Your business acquisition exempt from taxes?
As business owners, we are all familiar with the various taxes that businesses have to pay. However, there are cases where exemption is possible because otherwise there is a possibility that we will pay double taxes. The participation exemption is a fine example of this. In this article, we have described for you what the participation exemption entails, and when it might apply.
What is a participation?
A participation in the broad sense of the word means that a person has an interest in a company, in which it is driven by another. But this is the generic meaning. There are various specific nuances and details depending on the field. For example, in the business sense, we speak of a participation when a company owns shares in another company.
In the tax sense, and the most interesting concept from a tax point of view, a participation occurs when at least 5% of the nominal paid-up share capital is placed in the other company. An example to illustrate this:
- Company A issues shares nominally worth €1,000,000.
- Company B decides to buy €50,000 worth of shares. Using arithmetic, we then arrive at the conclusion that 5% of shares have been purchased. This is the condition to speak of a participation.
What is the participation exemption?
Now that we know what a participation is, we can discuss the participation exemption. What is prevented by the participation exemption is that previously taxed profits (from another company) are not taxed again. Article 13 Corporate Income Tax Act 1969 plays a central role in defining the participation exemption. Subsections 8 and 9 of this article then make exceptions here. For example, the participation exemption will not apply if there is a non-qualifying investment participation. Furthermore, the participation exemption will not apply to a taxpayer classified as an investment institution.

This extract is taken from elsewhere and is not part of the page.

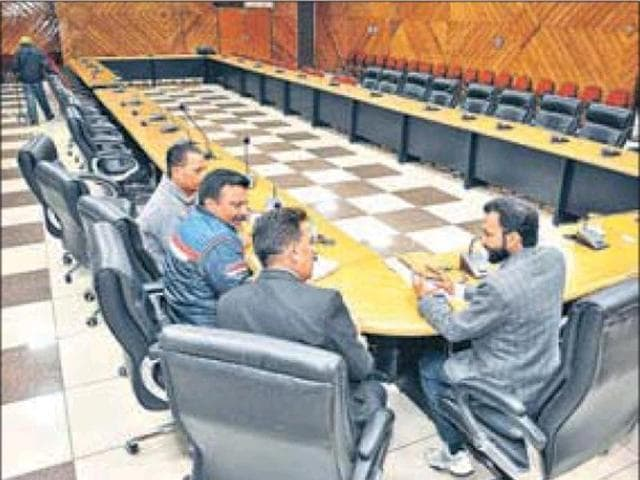 Officials of the district administration waiting for representatives of private schools for a meeting over the Safe School Vahan Scheme in Jalandhar recently.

Participation exemption in a business acquisition
In the context of a business acquisition, an entrepreneur can benefit from participation exemption when his or her Holding Company sells an underlying operating company (one B.V. is not a B.V!) through a share transaction. The book profit made on this sale will then go to the Holding Company untaxed. If only assets are sold, the participation exemption will never apply and the profit made on the sale of the company will always have to be settled with the tax authorities. And that can be difficult. If you operate a sole proprietorship or partnership, you can only transfer your business through an asset transaction and therefore never benefit from the participation exemption.
But beware: when claiming the participation exemption, the tax authorities do consider how long your holding company and operating company have existed. The requirement is a history of 3 years (there seems to be room here, but ask for a ruling beforehand). The reason is that the IRS does not want you to set up a new corporate structure just to avoid paying VPB on the profits of your company sale.
Finally, there are always exceptions to the rule, it is therefore important to keep an eye on Section 13 of the 1969 Corporate Income Tax Act. All in all, it can be concluded that the participation exemption prevents us from paying too much tax.